Successions of Louis Robert WEBRE and Ulyssia Landry, wife of Louis Robert Webre.

No. 47373.

Supreme Court of Louisiana.

February 23, 1965.

*286 Guzzetta & LeBlanc, Thibodaux, for applicant.

Martin, Himel & Peytavin, New Orleans, for defendants-respondents.

SANDERS, Justice.

This is a succession proceeding. Certain children and grandchildren of Louis Robert Webre and Mrs. Ulyssia Landry Webre, the decedents, seek an inventory and administration of the estates. They also seek to annul as simulations separate conveyances of land by the decedents to two other children, Septime Raymond Webre and Ada Webre Boudreaux. Alternatively, the petitioners pray for collation of the property.

The assailed conveyances were executed on February 15, 1938. Louis Robert Webre died on September 25, 1940; his wife, Ulyssia Landry Webre, died on November 10, 1947. The petitioners brought this proceeding on November 6, 1950, more than ten years after the death of Louis Robert Webre.

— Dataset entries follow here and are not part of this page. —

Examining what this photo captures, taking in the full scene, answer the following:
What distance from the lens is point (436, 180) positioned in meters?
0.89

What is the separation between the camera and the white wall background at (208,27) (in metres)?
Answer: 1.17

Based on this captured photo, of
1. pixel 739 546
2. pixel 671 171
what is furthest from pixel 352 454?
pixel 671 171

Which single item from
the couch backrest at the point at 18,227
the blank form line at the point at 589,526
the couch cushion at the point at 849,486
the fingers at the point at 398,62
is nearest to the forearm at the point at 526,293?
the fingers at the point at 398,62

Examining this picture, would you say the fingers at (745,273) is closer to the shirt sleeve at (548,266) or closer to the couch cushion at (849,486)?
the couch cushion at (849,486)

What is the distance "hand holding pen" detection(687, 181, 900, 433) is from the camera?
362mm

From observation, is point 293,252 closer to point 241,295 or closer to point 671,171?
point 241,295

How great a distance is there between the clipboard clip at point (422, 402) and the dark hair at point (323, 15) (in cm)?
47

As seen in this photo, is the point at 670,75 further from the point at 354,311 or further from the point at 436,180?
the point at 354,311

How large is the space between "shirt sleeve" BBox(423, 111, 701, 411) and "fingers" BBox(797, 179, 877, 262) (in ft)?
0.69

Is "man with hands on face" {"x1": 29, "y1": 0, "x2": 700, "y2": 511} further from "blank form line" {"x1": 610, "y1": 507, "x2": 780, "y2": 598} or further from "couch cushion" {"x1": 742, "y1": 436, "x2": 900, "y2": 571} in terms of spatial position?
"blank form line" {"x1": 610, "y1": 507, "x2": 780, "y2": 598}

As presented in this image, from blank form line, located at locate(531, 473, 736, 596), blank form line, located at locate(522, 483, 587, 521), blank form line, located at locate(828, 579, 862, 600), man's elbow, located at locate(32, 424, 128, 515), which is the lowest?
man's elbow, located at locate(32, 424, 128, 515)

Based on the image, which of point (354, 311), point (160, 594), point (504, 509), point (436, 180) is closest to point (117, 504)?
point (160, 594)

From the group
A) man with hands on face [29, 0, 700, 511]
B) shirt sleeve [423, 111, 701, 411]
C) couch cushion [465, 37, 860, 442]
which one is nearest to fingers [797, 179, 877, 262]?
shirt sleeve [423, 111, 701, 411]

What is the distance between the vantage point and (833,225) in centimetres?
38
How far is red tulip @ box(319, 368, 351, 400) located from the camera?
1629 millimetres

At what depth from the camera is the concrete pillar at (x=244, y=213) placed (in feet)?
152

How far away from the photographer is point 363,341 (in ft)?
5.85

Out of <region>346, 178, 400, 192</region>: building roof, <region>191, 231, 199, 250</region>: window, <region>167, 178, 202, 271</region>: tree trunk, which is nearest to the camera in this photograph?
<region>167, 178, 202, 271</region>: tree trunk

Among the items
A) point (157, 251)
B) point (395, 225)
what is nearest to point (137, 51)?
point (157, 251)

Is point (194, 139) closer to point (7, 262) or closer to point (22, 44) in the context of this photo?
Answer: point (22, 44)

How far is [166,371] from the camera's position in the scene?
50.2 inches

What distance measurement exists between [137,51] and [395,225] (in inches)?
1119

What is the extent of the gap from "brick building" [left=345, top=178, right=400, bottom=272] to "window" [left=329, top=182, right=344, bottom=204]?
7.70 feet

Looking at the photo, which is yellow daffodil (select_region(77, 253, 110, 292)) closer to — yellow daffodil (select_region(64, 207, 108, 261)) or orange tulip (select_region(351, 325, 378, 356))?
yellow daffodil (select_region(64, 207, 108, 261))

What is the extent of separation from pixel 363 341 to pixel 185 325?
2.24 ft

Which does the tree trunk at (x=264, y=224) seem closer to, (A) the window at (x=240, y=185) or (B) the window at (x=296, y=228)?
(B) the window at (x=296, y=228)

In the answer filed, the defendants asserted the validity of the conveyances and resisted collation. They also pleaded the prescription of five years under LSA-C.C. Article 3542 and of ten years under LSA-C.C. Article 3544 as to the conveyance made by Louis Robert Webre.

On September 26, 1962, the petitioners sought to file a supplemental and amended petition alleging alternatively that if it should be found that the defendants had paid any consideration for the land, then the price was very low, being an advantage to be collated by the defendants under LSA-C.C. Article 1248. The defendants objected to the supplemental petition, and the Court maintained the objection.

The district court sustained the plea of prescription of five years for the reduction of excessive donations under LSA-C.C. Article 3542 as to the conveyance made by Louis Robert Webre. The plaintiffs appealed. The defendants answered the appeal, praying that the judgment of the district court sustaining the prescription of five years be affirmed and, alternatively, that the prescription of ten years under LSA-C.C. Article 3544 be maintained.

The Court of Appeal sustained the prescription of ten years under LSA-C.C. Article 3544 and affirmed the judgment of the district court, as thus amended. La. App., 164 So.2d 49. Upon application of the plaintiffs, we granted a writ of certiorari to review the judgment of the Court of Appeal. 246 La. 728, 167 So.2d 304.

In this Court, the defendants have filed a plea of prescription of ten years under LSA-C.C. Article 2221.

*287 We have before us, therefore, three pleas of prescription directed at the attack upon the conveyance of Louis Robert Webre: five years under LSA-C.C. Article 3542, relating to reduction of excessive donations and nullity or rescission of contracts; ten years under LSA-C.C. Article 2221, relating to actions of nullity or rescission of agreements; and ten years under LSA-C.C. Article 3544, relating to personal actions. These pleas of prescription must be considered in the light of the allegations of the petition.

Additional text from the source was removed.